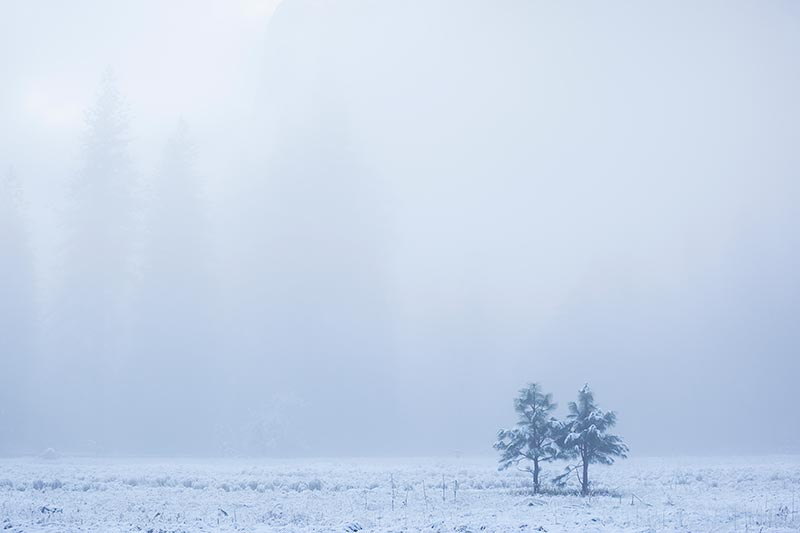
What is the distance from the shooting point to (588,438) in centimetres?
2812

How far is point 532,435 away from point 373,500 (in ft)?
A: 22.5

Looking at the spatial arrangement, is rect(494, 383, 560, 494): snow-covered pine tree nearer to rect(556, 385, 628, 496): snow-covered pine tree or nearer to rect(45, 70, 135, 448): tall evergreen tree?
rect(556, 385, 628, 496): snow-covered pine tree

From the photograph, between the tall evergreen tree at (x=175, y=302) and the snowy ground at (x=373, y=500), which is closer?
the snowy ground at (x=373, y=500)

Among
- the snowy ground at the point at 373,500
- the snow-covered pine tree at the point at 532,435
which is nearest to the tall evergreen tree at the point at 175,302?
the snowy ground at the point at 373,500

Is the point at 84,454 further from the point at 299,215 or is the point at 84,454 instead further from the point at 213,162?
the point at 213,162

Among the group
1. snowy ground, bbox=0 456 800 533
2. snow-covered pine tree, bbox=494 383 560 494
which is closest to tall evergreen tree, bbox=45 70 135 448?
snowy ground, bbox=0 456 800 533

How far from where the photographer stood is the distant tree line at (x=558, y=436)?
2808 cm

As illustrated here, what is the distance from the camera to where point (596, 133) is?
395ft

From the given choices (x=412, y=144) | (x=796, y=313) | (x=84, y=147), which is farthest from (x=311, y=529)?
(x=412, y=144)

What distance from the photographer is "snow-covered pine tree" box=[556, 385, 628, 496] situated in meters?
27.9

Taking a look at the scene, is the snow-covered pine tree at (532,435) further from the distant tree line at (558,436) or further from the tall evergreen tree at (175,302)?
the tall evergreen tree at (175,302)

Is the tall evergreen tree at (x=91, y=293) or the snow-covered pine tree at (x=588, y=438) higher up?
the tall evergreen tree at (x=91, y=293)

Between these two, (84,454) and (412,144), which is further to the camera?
(412,144)

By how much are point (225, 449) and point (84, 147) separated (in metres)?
28.5
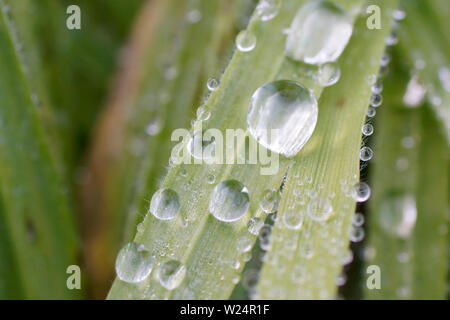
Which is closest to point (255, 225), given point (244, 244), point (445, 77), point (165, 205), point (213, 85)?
point (244, 244)

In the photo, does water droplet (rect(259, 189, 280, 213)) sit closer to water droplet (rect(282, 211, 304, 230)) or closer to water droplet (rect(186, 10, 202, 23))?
water droplet (rect(282, 211, 304, 230))

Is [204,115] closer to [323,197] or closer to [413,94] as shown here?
[323,197]

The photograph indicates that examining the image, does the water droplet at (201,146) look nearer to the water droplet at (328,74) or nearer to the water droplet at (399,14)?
the water droplet at (328,74)

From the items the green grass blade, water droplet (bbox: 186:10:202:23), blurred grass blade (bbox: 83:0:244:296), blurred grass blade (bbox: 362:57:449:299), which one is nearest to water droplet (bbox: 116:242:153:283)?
the green grass blade

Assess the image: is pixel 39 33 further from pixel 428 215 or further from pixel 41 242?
pixel 428 215

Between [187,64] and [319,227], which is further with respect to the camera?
[187,64]
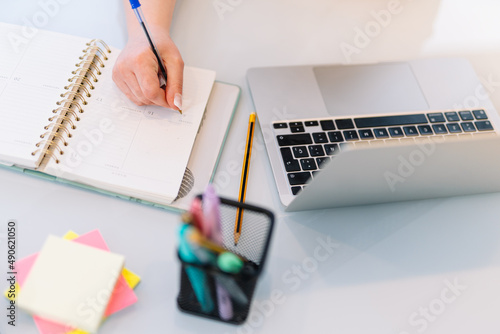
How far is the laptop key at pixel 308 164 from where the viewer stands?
0.69 meters

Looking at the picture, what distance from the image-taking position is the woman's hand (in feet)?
2.28

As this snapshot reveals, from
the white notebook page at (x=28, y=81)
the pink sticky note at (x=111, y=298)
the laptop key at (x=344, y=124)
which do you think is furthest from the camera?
the laptop key at (x=344, y=124)

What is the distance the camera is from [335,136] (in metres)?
0.73

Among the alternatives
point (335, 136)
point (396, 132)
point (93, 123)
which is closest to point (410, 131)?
point (396, 132)

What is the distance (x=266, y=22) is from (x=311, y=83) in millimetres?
201

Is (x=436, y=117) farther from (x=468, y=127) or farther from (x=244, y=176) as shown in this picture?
(x=244, y=176)

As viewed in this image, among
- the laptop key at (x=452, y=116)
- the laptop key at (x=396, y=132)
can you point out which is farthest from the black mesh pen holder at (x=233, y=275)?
the laptop key at (x=452, y=116)

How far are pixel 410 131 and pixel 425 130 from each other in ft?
0.09

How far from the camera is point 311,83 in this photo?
2.66 ft

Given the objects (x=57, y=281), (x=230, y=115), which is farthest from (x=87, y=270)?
(x=230, y=115)

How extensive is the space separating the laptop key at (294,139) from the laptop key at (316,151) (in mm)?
13

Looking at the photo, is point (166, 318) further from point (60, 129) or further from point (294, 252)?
point (60, 129)

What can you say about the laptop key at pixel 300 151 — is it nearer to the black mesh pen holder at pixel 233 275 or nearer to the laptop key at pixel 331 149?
the laptop key at pixel 331 149

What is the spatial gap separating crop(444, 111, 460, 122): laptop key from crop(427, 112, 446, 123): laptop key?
11 mm
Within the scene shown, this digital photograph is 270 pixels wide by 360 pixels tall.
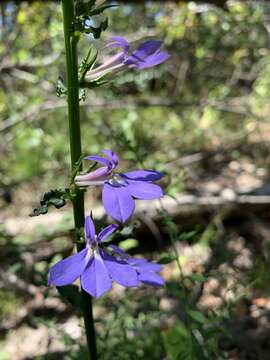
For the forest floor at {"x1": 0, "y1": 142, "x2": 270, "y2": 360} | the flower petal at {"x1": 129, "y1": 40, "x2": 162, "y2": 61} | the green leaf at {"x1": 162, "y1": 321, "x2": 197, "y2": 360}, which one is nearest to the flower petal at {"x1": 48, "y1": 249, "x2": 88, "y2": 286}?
the flower petal at {"x1": 129, "y1": 40, "x2": 162, "y2": 61}

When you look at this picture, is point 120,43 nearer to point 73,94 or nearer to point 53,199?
point 73,94

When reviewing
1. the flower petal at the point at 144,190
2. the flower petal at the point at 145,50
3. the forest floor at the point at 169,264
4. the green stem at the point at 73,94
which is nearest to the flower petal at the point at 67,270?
the green stem at the point at 73,94

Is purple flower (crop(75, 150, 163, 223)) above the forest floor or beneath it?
above

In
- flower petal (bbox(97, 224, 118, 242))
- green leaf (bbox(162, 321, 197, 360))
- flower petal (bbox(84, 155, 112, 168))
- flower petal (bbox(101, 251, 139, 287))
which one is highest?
flower petal (bbox(84, 155, 112, 168))

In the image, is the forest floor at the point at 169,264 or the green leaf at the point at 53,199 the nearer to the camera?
the green leaf at the point at 53,199

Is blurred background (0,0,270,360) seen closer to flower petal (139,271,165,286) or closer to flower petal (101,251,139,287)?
flower petal (139,271,165,286)

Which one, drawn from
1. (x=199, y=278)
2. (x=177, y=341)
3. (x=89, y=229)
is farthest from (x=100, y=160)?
(x=177, y=341)

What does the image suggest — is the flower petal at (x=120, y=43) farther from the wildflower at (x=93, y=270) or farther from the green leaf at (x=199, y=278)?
the green leaf at (x=199, y=278)
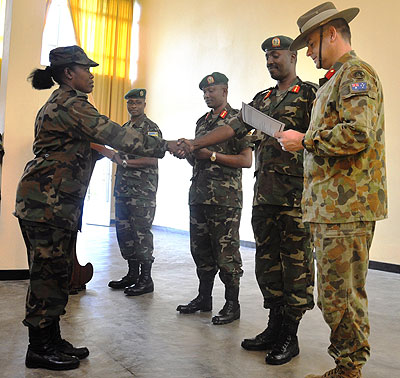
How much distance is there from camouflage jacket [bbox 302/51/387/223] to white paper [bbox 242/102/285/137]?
7.7 inches

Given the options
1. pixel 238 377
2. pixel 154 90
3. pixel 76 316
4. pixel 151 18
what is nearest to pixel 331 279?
pixel 238 377

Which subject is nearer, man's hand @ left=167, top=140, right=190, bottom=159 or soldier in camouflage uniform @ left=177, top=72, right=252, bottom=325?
man's hand @ left=167, top=140, right=190, bottom=159

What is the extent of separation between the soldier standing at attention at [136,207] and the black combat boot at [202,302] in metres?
0.60

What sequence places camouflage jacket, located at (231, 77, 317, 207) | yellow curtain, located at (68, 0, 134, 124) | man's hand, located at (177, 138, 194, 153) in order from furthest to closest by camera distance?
1. yellow curtain, located at (68, 0, 134, 124)
2. man's hand, located at (177, 138, 194, 153)
3. camouflage jacket, located at (231, 77, 317, 207)

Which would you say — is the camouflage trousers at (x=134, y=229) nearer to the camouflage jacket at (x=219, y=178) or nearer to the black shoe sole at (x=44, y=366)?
the camouflage jacket at (x=219, y=178)

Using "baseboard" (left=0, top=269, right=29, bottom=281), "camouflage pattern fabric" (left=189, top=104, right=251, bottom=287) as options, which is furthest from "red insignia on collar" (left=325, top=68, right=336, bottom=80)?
"baseboard" (left=0, top=269, right=29, bottom=281)

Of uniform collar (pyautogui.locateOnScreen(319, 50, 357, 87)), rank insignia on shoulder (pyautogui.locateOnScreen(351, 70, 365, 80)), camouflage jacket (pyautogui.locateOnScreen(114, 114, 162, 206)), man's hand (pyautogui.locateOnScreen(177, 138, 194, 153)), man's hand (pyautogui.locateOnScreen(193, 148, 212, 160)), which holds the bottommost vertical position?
camouflage jacket (pyautogui.locateOnScreen(114, 114, 162, 206))

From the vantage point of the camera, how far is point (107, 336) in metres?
2.54

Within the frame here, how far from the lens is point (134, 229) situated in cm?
365

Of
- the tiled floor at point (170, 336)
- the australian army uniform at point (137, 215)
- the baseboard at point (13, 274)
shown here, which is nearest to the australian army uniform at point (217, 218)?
the tiled floor at point (170, 336)

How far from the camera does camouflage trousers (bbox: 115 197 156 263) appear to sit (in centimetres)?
364

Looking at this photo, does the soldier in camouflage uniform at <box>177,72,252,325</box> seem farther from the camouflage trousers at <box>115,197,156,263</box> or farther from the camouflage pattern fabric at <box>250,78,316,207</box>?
the camouflage trousers at <box>115,197,156,263</box>

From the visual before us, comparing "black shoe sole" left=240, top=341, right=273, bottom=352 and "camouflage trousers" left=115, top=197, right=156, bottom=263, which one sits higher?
"camouflage trousers" left=115, top=197, right=156, bottom=263

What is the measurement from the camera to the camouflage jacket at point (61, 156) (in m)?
2.07
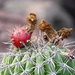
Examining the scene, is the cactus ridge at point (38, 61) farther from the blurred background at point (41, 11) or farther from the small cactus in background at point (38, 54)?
the blurred background at point (41, 11)

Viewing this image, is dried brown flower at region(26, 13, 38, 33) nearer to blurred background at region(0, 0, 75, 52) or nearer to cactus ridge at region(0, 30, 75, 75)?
cactus ridge at region(0, 30, 75, 75)

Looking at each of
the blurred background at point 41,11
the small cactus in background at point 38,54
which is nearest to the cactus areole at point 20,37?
the small cactus in background at point 38,54

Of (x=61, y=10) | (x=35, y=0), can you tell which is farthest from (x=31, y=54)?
(x=35, y=0)

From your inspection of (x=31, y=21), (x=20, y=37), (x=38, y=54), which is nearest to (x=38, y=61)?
(x=38, y=54)

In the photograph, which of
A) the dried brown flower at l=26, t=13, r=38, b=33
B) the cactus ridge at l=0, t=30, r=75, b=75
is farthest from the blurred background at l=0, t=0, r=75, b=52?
the cactus ridge at l=0, t=30, r=75, b=75

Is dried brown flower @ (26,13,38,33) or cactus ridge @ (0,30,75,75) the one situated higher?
dried brown flower @ (26,13,38,33)

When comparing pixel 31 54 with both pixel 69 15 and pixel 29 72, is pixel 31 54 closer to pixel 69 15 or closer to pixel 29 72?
pixel 29 72
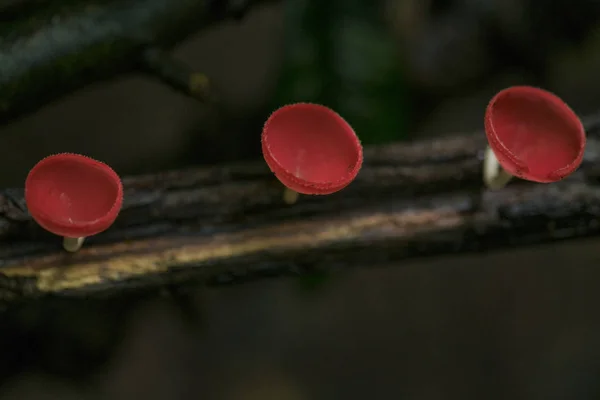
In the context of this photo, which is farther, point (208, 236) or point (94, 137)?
point (94, 137)

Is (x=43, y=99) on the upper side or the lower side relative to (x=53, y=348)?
upper

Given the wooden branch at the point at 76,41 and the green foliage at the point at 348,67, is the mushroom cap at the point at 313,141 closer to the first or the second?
the wooden branch at the point at 76,41

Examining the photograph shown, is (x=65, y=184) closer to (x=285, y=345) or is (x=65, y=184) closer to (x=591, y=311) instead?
(x=285, y=345)

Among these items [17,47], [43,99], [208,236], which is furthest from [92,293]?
[17,47]

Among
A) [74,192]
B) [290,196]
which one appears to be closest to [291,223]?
[290,196]

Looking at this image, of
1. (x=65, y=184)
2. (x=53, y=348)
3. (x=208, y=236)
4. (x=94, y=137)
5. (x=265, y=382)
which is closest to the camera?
(x=65, y=184)

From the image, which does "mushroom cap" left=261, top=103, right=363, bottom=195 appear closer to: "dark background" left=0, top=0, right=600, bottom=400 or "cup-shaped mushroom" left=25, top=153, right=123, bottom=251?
"cup-shaped mushroom" left=25, top=153, right=123, bottom=251
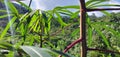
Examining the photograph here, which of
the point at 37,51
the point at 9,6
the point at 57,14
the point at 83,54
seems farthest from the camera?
the point at 57,14

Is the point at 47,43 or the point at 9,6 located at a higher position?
the point at 9,6

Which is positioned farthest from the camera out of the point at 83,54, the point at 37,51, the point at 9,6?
the point at 9,6

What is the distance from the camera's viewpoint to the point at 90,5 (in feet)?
2.15

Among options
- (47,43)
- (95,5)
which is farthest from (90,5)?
(47,43)

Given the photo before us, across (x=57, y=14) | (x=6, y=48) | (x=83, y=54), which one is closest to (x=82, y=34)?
(x=83, y=54)

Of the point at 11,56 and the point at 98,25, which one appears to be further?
the point at 98,25

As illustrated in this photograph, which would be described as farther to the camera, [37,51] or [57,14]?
[57,14]

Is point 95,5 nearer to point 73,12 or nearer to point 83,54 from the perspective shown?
point 73,12

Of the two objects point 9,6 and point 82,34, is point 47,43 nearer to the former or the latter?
point 9,6

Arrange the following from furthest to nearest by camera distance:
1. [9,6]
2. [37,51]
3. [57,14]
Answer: [57,14] < [9,6] < [37,51]

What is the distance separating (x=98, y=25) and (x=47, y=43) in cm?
14

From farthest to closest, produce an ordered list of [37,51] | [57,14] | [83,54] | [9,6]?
[57,14] → [9,6] → [83,54] → [37,51]

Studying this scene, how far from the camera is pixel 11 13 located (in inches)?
24.7

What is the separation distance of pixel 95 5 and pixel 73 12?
0.06 metres
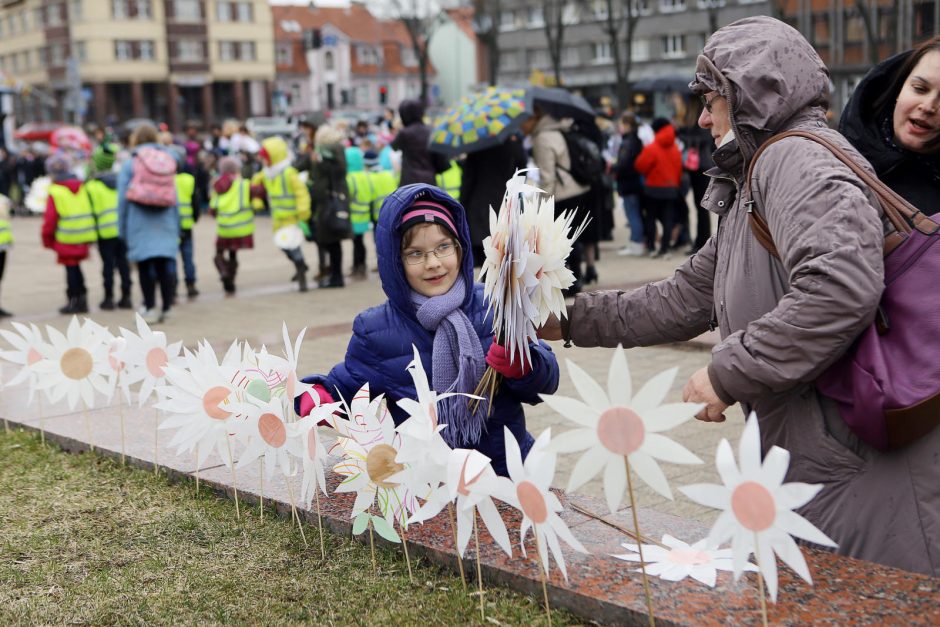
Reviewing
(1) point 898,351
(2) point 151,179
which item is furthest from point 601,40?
(1) point 898,351

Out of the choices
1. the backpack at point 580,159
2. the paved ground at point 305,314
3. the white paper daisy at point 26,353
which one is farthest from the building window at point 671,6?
the white paper daisy at point 26,353

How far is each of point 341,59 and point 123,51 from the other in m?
23.2

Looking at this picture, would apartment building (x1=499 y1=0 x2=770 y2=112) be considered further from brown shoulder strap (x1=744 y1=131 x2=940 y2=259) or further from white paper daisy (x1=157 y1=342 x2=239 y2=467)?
brown shoulder strap (x1=744 y1=131 x2=940 y2=259)

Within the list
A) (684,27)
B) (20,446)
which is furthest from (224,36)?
(20,446)

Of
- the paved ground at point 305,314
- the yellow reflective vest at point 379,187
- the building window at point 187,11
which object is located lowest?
the paved ground at point 305,314

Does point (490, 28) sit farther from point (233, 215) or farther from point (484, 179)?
point (484, 179)

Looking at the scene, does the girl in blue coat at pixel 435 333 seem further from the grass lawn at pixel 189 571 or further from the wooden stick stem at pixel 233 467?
the grass lawn at pixel 189 571

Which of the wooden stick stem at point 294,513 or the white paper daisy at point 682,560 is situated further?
the wooden stick stem at point 294,513

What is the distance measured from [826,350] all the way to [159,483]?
9.49ft

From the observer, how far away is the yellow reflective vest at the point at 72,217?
449 inches

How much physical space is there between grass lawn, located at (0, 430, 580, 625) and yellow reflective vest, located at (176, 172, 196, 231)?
821cm

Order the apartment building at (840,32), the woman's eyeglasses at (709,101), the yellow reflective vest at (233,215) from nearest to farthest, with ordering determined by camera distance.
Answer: the woman's eyeglasses at (709,101)
the yellow reflective vest at (233,215)
the apartment building at (840,32)

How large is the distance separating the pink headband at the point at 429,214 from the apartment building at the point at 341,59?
3865 inches

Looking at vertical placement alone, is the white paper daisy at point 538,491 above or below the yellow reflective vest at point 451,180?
below
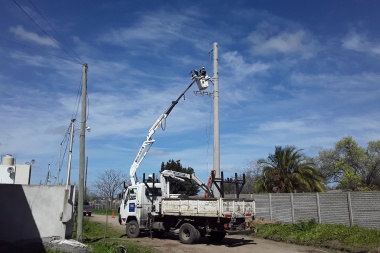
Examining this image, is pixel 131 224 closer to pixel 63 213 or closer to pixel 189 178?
pixel 189 178

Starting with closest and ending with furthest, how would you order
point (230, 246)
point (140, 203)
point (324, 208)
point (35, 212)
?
point (35, 212)
point (230, 246)
point (324, 208)
point (140, 203)

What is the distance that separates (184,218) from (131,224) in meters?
3.94

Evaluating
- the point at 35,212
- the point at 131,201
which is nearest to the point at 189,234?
the point at 131,201

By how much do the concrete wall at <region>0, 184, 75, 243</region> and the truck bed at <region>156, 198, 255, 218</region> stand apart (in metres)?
5.07

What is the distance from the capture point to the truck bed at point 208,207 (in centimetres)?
1745

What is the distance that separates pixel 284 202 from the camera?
78.9 feet

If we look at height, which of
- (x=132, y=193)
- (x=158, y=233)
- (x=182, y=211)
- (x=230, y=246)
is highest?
(x=132, y=193)

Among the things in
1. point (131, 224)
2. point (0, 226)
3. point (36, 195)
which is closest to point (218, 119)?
point (131, 224)

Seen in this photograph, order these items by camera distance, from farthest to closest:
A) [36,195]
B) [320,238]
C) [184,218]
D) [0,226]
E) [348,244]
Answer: [184,218], [320,238], [348,244], [36,195], [0,226]

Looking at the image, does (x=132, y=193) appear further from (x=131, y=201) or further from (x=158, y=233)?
(x=158, y=233)

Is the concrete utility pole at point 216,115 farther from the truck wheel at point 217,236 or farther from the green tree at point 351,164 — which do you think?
the green tree at point 351,164

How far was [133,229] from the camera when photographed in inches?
838

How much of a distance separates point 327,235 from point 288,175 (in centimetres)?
1151

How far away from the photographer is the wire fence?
1831cm
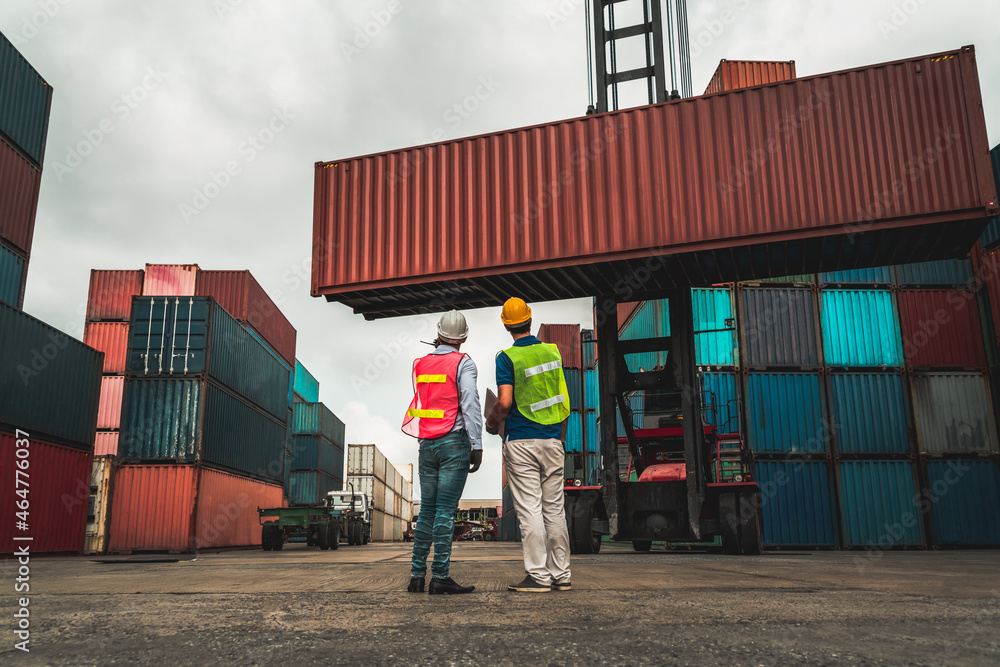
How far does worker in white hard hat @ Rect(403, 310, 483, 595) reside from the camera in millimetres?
4141

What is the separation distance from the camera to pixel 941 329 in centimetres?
1775

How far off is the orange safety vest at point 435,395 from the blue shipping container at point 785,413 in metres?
14.3

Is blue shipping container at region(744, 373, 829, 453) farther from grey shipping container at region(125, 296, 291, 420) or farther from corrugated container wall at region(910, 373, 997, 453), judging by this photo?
grey shipping container at region(125, 296, 291, 420)

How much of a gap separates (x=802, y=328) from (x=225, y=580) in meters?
16.1

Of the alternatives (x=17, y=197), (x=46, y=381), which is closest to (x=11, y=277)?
(x=17, y=197)

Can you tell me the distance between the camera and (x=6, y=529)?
490 inches

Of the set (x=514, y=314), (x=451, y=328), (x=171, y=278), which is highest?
(x=171, y=278)

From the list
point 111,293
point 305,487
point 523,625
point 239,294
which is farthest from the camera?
point 305,487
____
→ **Stated task**
Pull out each line in the entries above that contains the string "wall" and copy those lines. Case matters.

→ **Solution to this problem**
By how much do the concrete wall at <region>0, 184, 75, 243</region> and the truck bed at <region>156, 198, 255, 218</region> stand apart (in metres)?
Is blue shipping container at region(744, 373, 829, 453) farther from grey shipping container at region(125, 296, 291, 420) or farther from corrugated container wall at region(910, 373, 997, 453), judging by this photo?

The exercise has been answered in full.